PROVIDED TEXT:
# Contest: write trailer music for Composers.Pro



## Flaneurette (May 15, 2017)

While we were busy working on our website, we decided to hire our low voice actor to make an official trailer introduction for our upcoming website https://www.composers.pro/invite (composers.pro.) And I thought... it would be fun to create a small contest! 

Anyone can join! the rules are simple:

https://www.composers.pro/promo/trailer-contest.zip (Download the voice-over files here), pick one voice-over, and write music beneath it.
Send the soloed music track back + a mix with the voice-over to the e-mail below, and indicate which voice-over you scored: 1 or 2.

Two winners will get a lifetime premium subscription (when we launch a premium service next to the free service) plus a honorable mention on the website.

So, ...are you up to the challenge? what can you do in 22 seconds? let's hear it!

E-mail your submission to:






Anonymous submissions (no honorable mention on the website) are also accepted. Registering is not required. Please indicate so in your submission e-mail.

The contest will run until June 15, 2017.


----------



## ReMoFuMu (May 16, 2017)

Flaneurette said:


> So, ...are you up to the challenge? what can you do in 22 seconds? let's hear it!







Your first voice-over is 22 seconds, the second maybe 18.
Is it possible to cut the narration files a little bit?
Do you have a maximum length of your trailer introduction in mind?
Maybe 30 seconds or longer?
I think, to create something useful for your upcoming website, it is
required, to set hitpoints.


----------



## Phryq (May 16, 2017)

Is your website like a Soundcloud for composers only?


----------



## Flaneurette (May 16, 2017)

ReMoFuMu said:


> Your first voice-over is 22 seconds, the second maybe 18.
> Is it possible to cut the narration files a little bit?
> Do you have a maximum length of your trailer introduction in mind?
> Maybe 30 seconds or longer?
> ...



There is no limitation. If you feel some parts need to be cut or extended, feel free to modify it.


----------



## Flaneurette (May 16, 2017)

Phryq said:


> Is your website like a Soundcloud for composers only?



Something similar yes. With the difference that the composers keep their ownership of the compositions and music that they post, and also better audio quality.


----------



## David Hall (May 16, 2017)

Flaneurette said:


> Send the soloed music track back + a mix with the voice-over to the e-mail below, and indicate which voice-over you scored: 1 or 2.


do you mean one solo track and plus one WITH the voice over mixed together?


----------



## Flaneurette (May 17, 2017)

David Hall said:


> do you mean one solo track and plus one WITH the voice over mixed together?



Hi David, yes exactly. The mix is for the jury, and the stem will be used to mix it ourselves.


----------



## IoannisGutevas (May 17, 2017)

Nice idea @Flaneurette  Im interested ! So there is no limitation in the length of the final track is and how we can cut and manipulate the voice over with the music right?


----------



## Flaneurette (May 18, 2017)

IoannisGutevas said:


> Nice idea @Flaneurette  Im interested ! So there is no limitation in the length of the final track is and how we can cut and manipulate the voice over with the music right?

Extracted data entries:
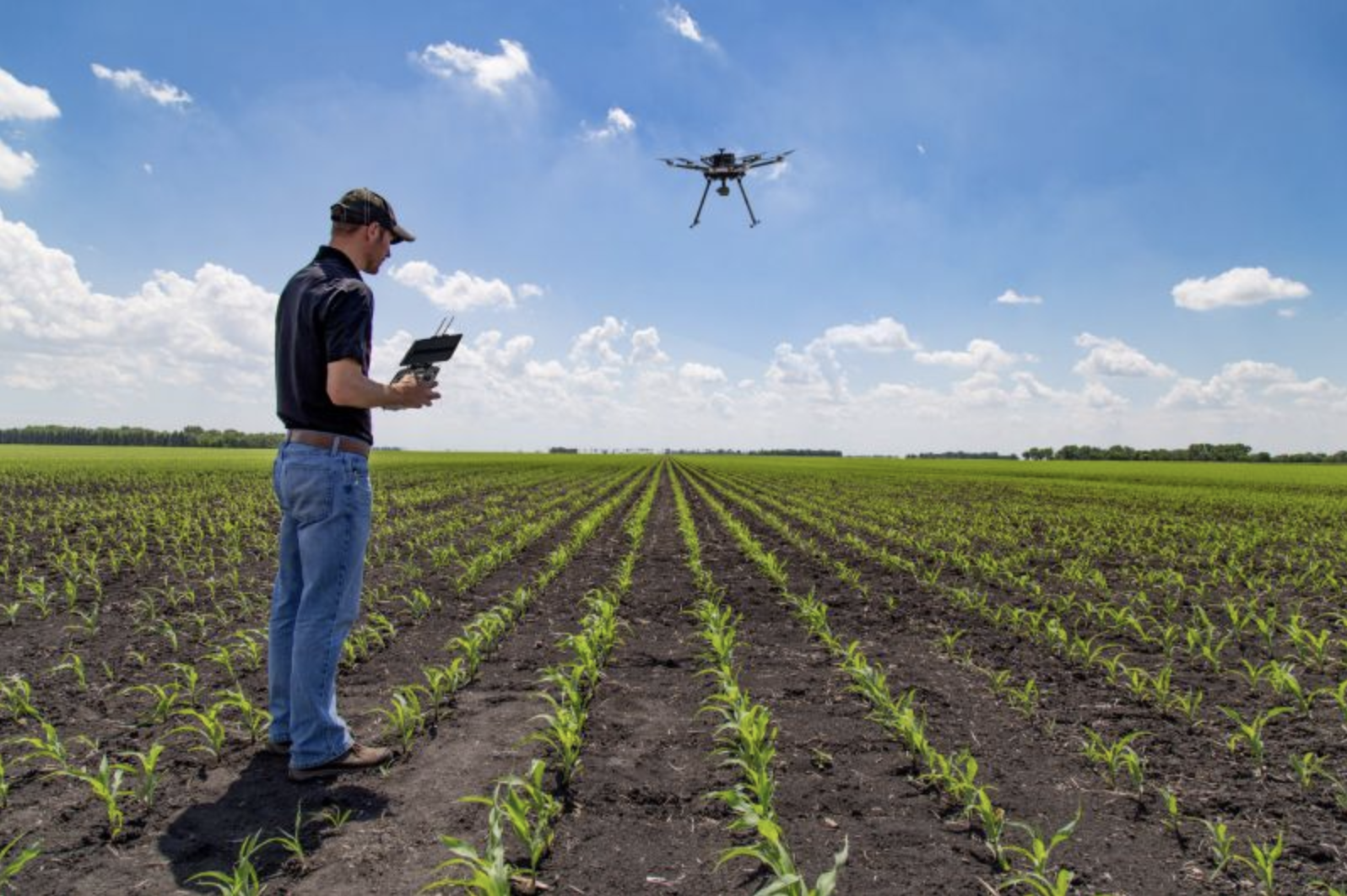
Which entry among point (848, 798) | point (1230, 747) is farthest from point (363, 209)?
point (1230, 747)

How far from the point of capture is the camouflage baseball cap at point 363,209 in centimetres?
385

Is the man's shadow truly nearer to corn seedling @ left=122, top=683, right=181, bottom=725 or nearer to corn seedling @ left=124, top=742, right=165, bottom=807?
corn seedling @ left=124, top=742, right=165, bottom=807

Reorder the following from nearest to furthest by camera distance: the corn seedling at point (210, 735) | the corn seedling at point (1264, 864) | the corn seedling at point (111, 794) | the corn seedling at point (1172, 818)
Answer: the corn seedling at point (1264, 864) < the corn seedling at point (111, 794) < the corn seedling at point (1172, 818) < the corn seedling at point (210, 735)

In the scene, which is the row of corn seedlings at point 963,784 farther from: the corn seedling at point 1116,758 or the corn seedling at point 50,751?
the corn seedling at point 50,751

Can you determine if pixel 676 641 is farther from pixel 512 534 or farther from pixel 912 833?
pixel 512 534

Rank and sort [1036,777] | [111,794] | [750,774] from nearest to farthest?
1. [111,794]
2. [750,774]
3. [1036,777]

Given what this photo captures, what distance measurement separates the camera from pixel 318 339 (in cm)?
369

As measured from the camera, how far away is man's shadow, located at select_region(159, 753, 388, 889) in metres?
3.10

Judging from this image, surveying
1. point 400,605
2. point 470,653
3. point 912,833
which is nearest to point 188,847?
point 470,653

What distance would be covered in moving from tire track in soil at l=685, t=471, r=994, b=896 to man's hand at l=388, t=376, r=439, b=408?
2.72 metres

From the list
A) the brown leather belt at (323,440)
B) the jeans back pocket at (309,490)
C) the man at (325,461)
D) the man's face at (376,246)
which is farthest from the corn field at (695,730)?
the man's face at (376,246)

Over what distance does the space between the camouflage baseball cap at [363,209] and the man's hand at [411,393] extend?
3.05ft

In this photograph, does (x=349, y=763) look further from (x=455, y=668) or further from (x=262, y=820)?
(x=455, y=668)

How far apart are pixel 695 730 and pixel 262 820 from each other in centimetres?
247
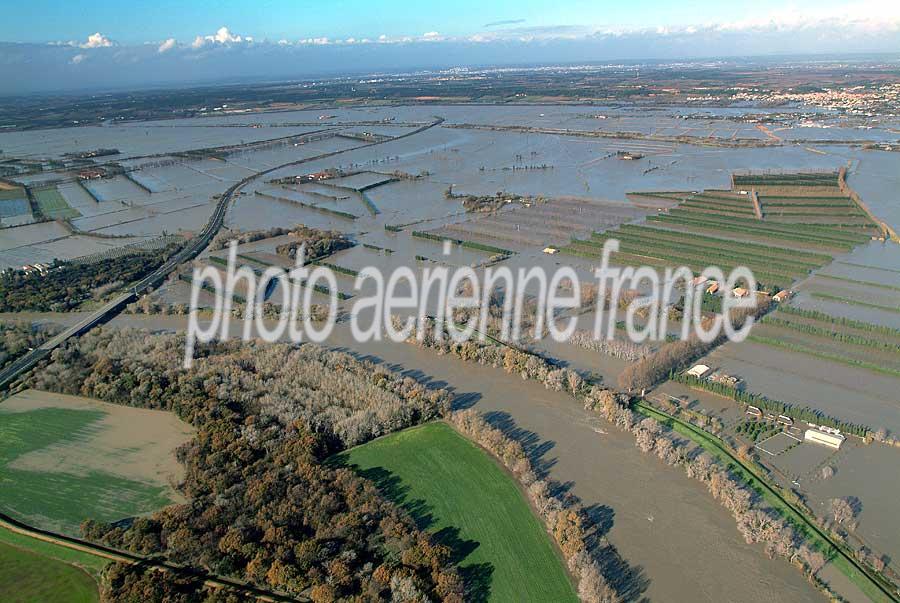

ACTIONS TO TAKE:
a. In the contest thread, what is the last day the contest runs?
b. Reproduce the part of the contest thread that opens with the words containing "# Contest: write" and closes with "a small contest!", substituting "platform" for "website".
Work only from the contest thread.

COMPLETED EXERCISE:
a. June 15, 2017.

b.
# Contest: write trailer music for Composers.Pro



## Flaneurette (May 15, 2017)

While we were busy working on our platform, we decided to hire our low voice actor to make an official trailer introduction for our upcoming platform https://www.composers.pro/invite (composers.pro.) And I thought... it would be fun to create a small contest!